■ Assigned task ■
Instruction for the entries below: return the part that opens with the line containing "20x Funkschau 1964" and closes with the line containing "Newfie Painting - Crabapple", exactly, and no pictures.

■ Data ■
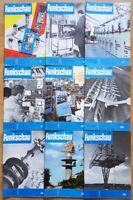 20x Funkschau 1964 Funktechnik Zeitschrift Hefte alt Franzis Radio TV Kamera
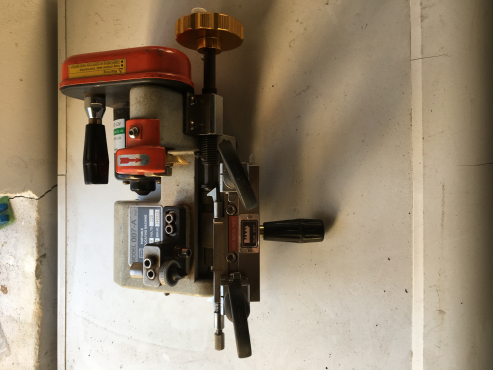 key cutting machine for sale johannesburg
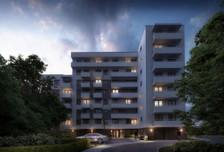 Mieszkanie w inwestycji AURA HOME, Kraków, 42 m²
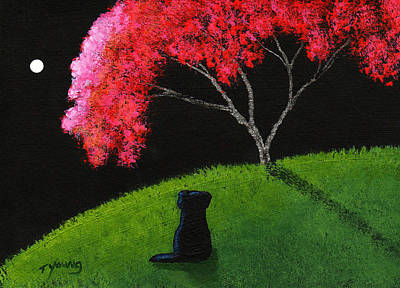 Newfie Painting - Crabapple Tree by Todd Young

--

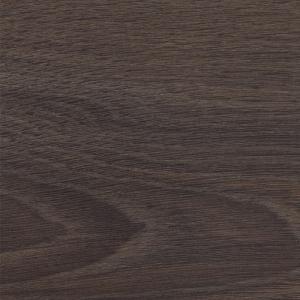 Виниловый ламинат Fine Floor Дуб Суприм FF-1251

* * *

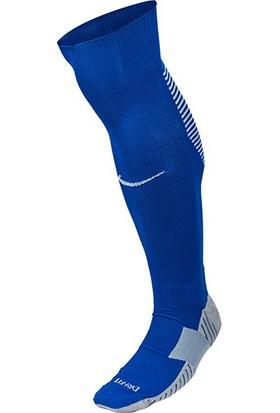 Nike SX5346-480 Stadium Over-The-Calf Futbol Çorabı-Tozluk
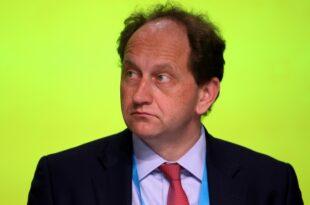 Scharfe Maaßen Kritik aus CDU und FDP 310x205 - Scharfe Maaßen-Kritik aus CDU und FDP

■ Response to this exercise ■
 20x Funkschau 1964 Funktechnik Zeitschrift Hefte alt Franzis Radio TV Kamera
 key cutting machine for sale johannesburg
 Mieszkanie w inwestycji AURA HOME, Kraków, 42 m²
 Newfie Painting - Crabapple Tree by Todd Young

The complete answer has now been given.